Material on spatial positioning
/---

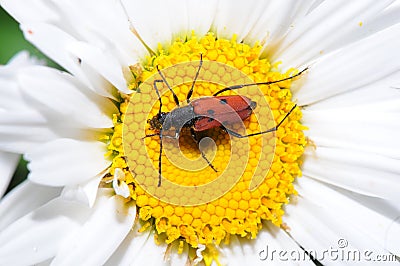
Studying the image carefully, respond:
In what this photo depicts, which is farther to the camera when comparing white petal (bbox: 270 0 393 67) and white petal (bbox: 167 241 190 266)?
white petal (bbox: 167 241 190 266)

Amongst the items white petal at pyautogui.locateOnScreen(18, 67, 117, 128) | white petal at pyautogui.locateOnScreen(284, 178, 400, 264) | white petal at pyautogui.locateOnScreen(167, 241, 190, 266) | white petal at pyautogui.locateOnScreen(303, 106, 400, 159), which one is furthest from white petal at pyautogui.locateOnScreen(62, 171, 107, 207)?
white petal at pyautogui.locateOnScreen(303, 106, 400, 159)

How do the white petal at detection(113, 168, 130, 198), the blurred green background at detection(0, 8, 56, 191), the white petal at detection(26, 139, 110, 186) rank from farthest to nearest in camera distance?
the blurred green background at detection(0, 8, 56, 191) < the white petal at detection(113, 168, 130, 198) < the white petal at detection(26, 139, 110, 186)

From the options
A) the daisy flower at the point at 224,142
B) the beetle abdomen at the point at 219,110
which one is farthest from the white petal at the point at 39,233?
the beetle abdomen at the point at 219,110

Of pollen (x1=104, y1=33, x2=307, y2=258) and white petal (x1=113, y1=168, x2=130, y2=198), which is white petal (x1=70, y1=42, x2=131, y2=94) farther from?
white petal (x1=113, y1=168, x2=130, y2=198)

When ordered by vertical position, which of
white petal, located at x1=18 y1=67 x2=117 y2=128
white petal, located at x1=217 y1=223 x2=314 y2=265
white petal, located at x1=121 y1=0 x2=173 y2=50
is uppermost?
white petal, located at x1=121 y1=0 x2=173 y2=50

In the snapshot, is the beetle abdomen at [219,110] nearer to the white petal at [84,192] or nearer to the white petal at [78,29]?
the white petal at [78,29]

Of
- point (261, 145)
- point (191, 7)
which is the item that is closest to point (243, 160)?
point (261, 145)

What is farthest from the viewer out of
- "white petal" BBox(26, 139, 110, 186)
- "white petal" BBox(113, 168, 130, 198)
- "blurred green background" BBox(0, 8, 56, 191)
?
"blurred green background" BBox(0, 8, 56, 191)
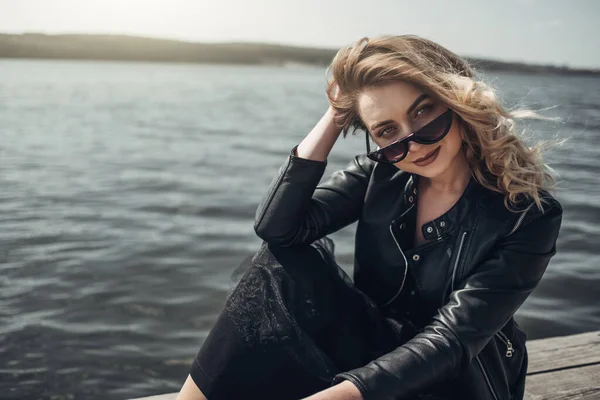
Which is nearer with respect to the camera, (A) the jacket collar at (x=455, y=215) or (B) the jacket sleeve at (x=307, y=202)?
(A) the jacket collar at (x=455, y=215)

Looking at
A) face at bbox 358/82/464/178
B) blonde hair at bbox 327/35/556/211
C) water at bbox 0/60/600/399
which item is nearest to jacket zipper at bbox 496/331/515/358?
blonde hair at bbox 327/35/556/211

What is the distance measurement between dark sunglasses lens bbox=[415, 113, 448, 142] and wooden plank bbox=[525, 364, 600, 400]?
1379 millimetres

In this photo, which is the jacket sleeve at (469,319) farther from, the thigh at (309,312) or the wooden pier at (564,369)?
the wooden pier at (564,369)

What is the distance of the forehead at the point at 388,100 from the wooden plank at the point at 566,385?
1.48 m

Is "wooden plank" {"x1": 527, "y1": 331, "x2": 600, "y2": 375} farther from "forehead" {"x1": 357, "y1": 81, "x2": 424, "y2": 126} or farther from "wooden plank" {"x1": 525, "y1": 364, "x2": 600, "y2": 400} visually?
"forehead" {"x1": 357, "y1": 81, "x2": 424, "y2": 126}

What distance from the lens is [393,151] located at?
2.47 metres

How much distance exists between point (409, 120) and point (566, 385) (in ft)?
5.11

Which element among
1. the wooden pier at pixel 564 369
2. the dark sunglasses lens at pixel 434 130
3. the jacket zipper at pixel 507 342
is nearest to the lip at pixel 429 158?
the dark sunglasses lens at pixel 434 130

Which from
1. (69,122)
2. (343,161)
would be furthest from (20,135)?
(343,161)

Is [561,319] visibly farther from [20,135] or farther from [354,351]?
[20,135]

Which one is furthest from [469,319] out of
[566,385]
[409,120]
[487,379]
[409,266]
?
[566,385]

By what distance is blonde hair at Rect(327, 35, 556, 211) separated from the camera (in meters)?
2.38

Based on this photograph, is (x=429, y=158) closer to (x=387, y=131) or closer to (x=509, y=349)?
(x=387, y=131)

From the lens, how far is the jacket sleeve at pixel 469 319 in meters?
2.19
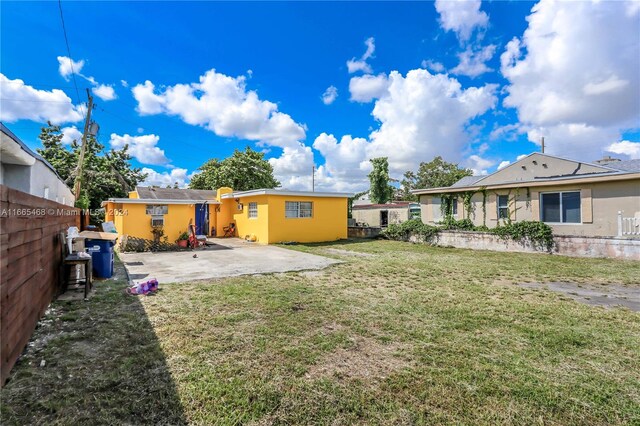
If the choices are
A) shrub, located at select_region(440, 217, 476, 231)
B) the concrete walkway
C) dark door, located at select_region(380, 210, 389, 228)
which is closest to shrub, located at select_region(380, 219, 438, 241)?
shrub, located at select_region(440, 217, 476, 231)

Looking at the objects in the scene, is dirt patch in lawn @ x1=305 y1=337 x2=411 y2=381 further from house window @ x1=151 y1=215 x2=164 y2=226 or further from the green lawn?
house window @ x1=151 y1=215 x2=164 y2=226

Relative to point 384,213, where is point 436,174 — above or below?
above

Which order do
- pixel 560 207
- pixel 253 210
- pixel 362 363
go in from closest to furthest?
pixel 362 363
pixel 560 207
pixel 253 210

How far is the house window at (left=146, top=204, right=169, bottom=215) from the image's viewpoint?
41.0 ft

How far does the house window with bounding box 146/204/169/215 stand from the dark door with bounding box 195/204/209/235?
14.2 ft

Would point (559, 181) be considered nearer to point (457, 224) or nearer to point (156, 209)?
point (457, 224)

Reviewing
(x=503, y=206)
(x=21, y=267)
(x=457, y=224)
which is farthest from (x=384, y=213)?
(x=21, y=267)

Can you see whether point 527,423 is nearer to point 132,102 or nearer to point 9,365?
point 9,365

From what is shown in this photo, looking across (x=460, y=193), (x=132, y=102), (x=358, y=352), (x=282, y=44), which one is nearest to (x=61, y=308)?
(x=358, y=352)

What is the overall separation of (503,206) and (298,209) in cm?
942

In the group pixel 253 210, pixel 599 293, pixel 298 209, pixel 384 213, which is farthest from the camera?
pixel 384 213

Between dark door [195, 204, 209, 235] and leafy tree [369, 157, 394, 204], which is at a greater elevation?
leafy tree [369, 157, 394, 204]

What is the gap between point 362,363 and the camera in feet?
9.72

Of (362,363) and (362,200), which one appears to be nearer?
(362,363)
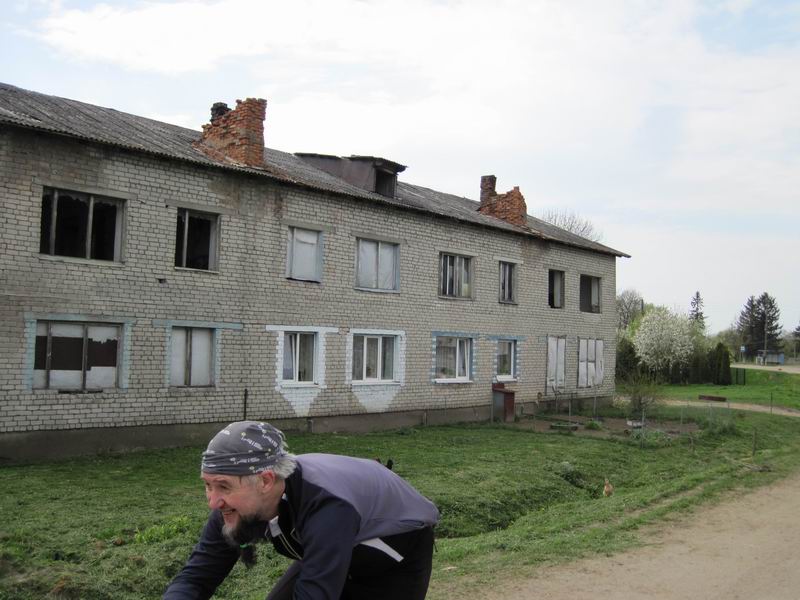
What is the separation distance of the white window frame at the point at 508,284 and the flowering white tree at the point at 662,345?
89.1 ft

\---

• **WHAT YOU HAVE TO DO**
Copy the material verbatim from the line containing "Between dark door" through the end of the material, omitting the pictures.

• **ANSWER FOR THE TASK**
Between dark door [195, 204, 209, 235] and leafy tree [369, 157, 394, 204], which is at a greater elevation?
leafy tree [369, 157, 394, 204]

What is the gap between point 362,363 and the camera in feet?
9.72

Of (362,363) and (362,200), which one appears to be nearer?
(362,363)
What is the separation distance of the white window frame at the point at 508,284 and the flowering white tree at the point at 662,345?
89.1 ft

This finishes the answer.